The rise of the Hanseatic League was essentially a political event, it being little more than a federation established by German towns among themselves to maintain by political action that status in European trade which they had won as economical changes took place. So far as furthering its trade interests was concerned, the political organisation of the League was far more effective than that of the surrounding territorial states. While royal and ducal governments had to deal with dynastic entanglements, greed for military glory, social privileges and territorial disintegration, the Hanseatic League was only concerned about its trade interests. Acquisition and defence of its foreign privileges was the raison d'être of the League which of the League which had no wish to become a constitutional federation, waging wars only in special circumstances. The Hanse towns held a great&ee weapon in their warships, their naval skills and readiness to engage in naval battle were one of the causes of Hanseatic greatness. The main reasons for Hansa's success in its military affairs were the complete subordination of military matters to political leadership, the ability to rejoin threads of negotiation at any time, even during fighting and to complete negotiations successfully by means of inherently self-assured and consistent diplomatic skill.

The League owed much of its riches and power to herring but as masters of the Belt and the Sound the Danes were able, if they chose to, greatly to harass Hanseatic traders and fishermen. The Hanse towns fought several wars against Denmark, the first of which took place in 1227 and ended with Denmark beaten. In 1249, when Eric II attacked some of Lübeck's ships, merchant towns responded by sacking Copenhagen. However, the most important of wars between the Hansa and Denmark was started by Waldemar III who became the king of Denmark in 1326. His aim was to nationalise the country and thus to drive away the foreigners who used Denmark for their own commercial ends. Waldemar interfered with Hansa's fishing rights in Scania, broke contracts made by his predecessors and demanded extortionate fees for renewal of time-honoured privileges. The Hanseatic towns responded by laying an embargo on all Danish goods and forbidding all interaction with her. In 1362 they plundered Copenhagen but due to an error of judgement by the commander of the Hanseatic Fleet, they were cruelly defeated. Waldemar was determined to totally break the League but eventually was forced to plead for peace when by the end of 1396 Denmark was totally exhausted. The League was able to dictate the peace talks, its demands, for example the claim of receiving two-thirds of the revenue in Scania for 15 years, were all granted. Thus the Hanse supremacy over Scandinavia was established.

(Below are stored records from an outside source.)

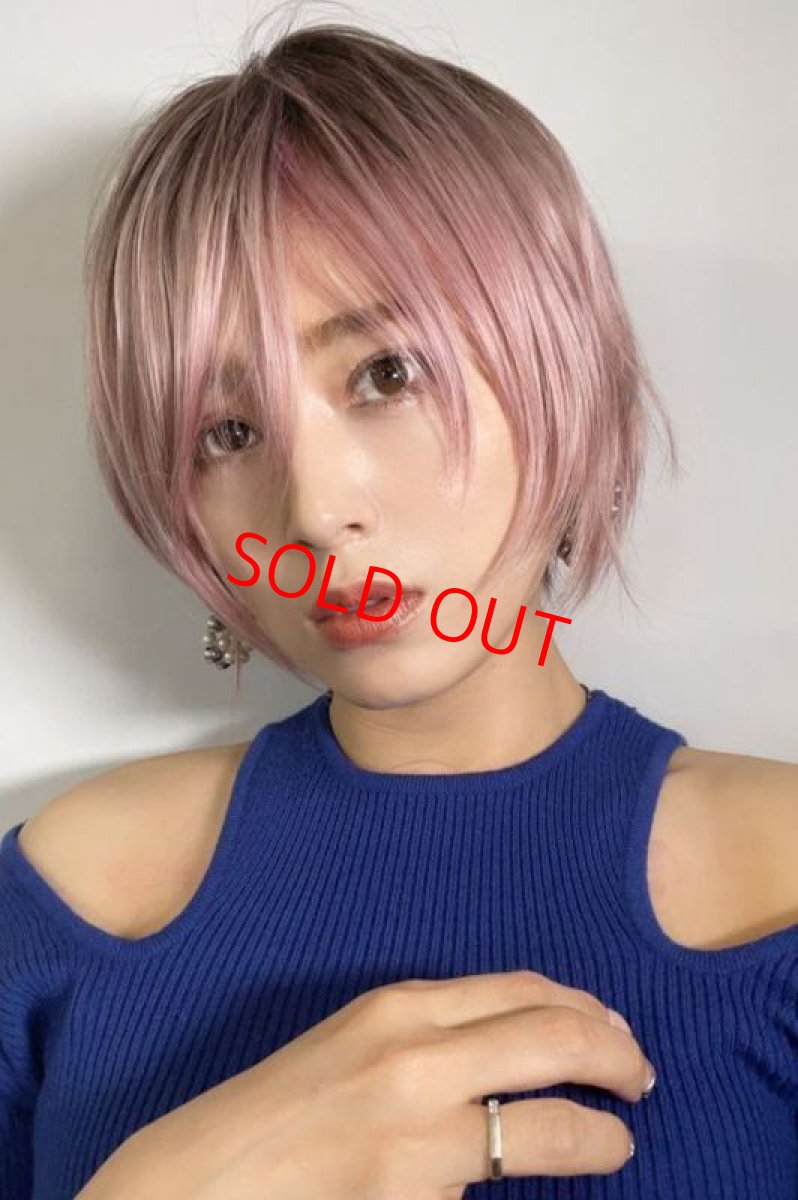 画像4: 《Sサイズ展開有》大人可愛い✩美フォルムレイヤーショートボブ【根元黒mix×シュガーピンク】  (4)
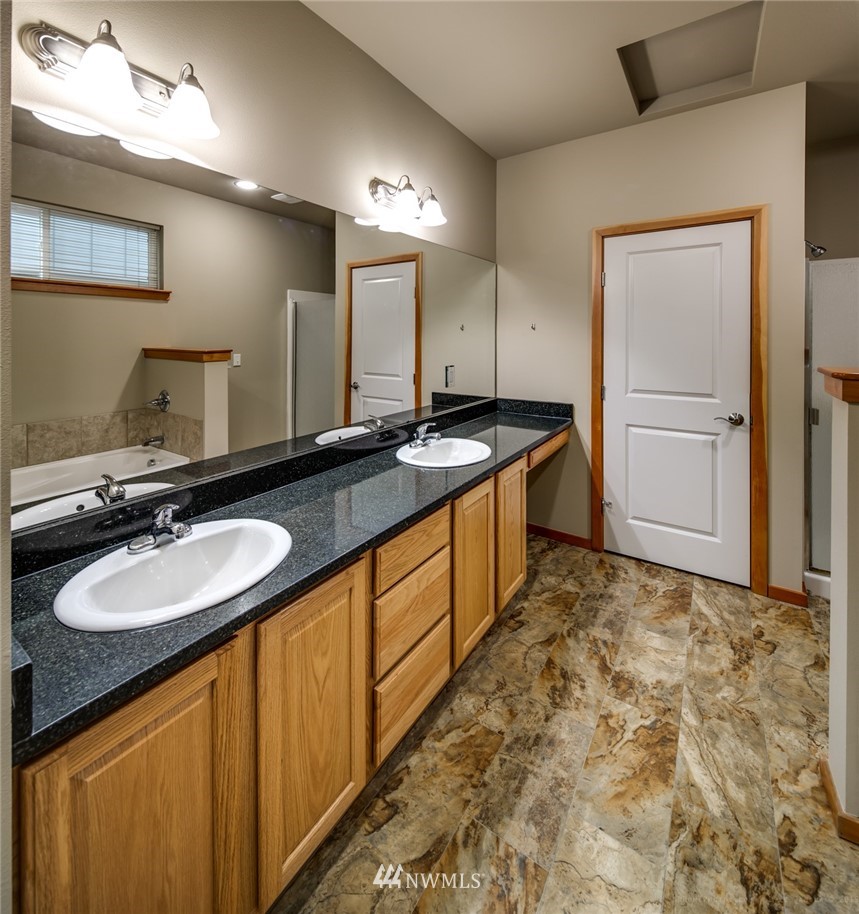 2095 Roxy Loop Ferndale, WA 98248 - Photo 13 of 25 Gallery Image 13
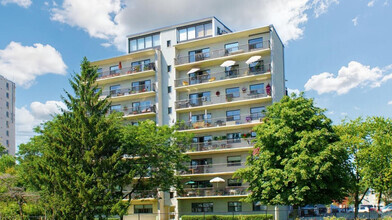 Building Photo - Landmark Apartments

In addition to Denmark, the Hanseatic League had a troubled relationship with Russia where matters came to a head when Tsar Ivan the Terrible cast his jealous eye on the rich town of Novgorod, this lead to the Hanseatic merchants who lived there being taken prisoner. However, not all League's relationships with other nations were as difficult as these two. In France, for example, no one threatened its position but instead the Hansa was a great power. Louis IX proposed an alliance with the merchant towns against England, Charles VIII further enlarging concessions granted by his father, recording that in case any difficulties arose due to obscurities of phrase in a contract between the League and a Frenchman, these should always be interpreted to the advantage of the Hansa. Nowhere was the League's power as great as in England, in particular during the reign of Edward III. The king's resources were strained to the utmost by the wars with France and without the help of German capital the victories at Crecy and Poitiers might have never happened. Sometimes the League was even spoken of as an ally of the English kings.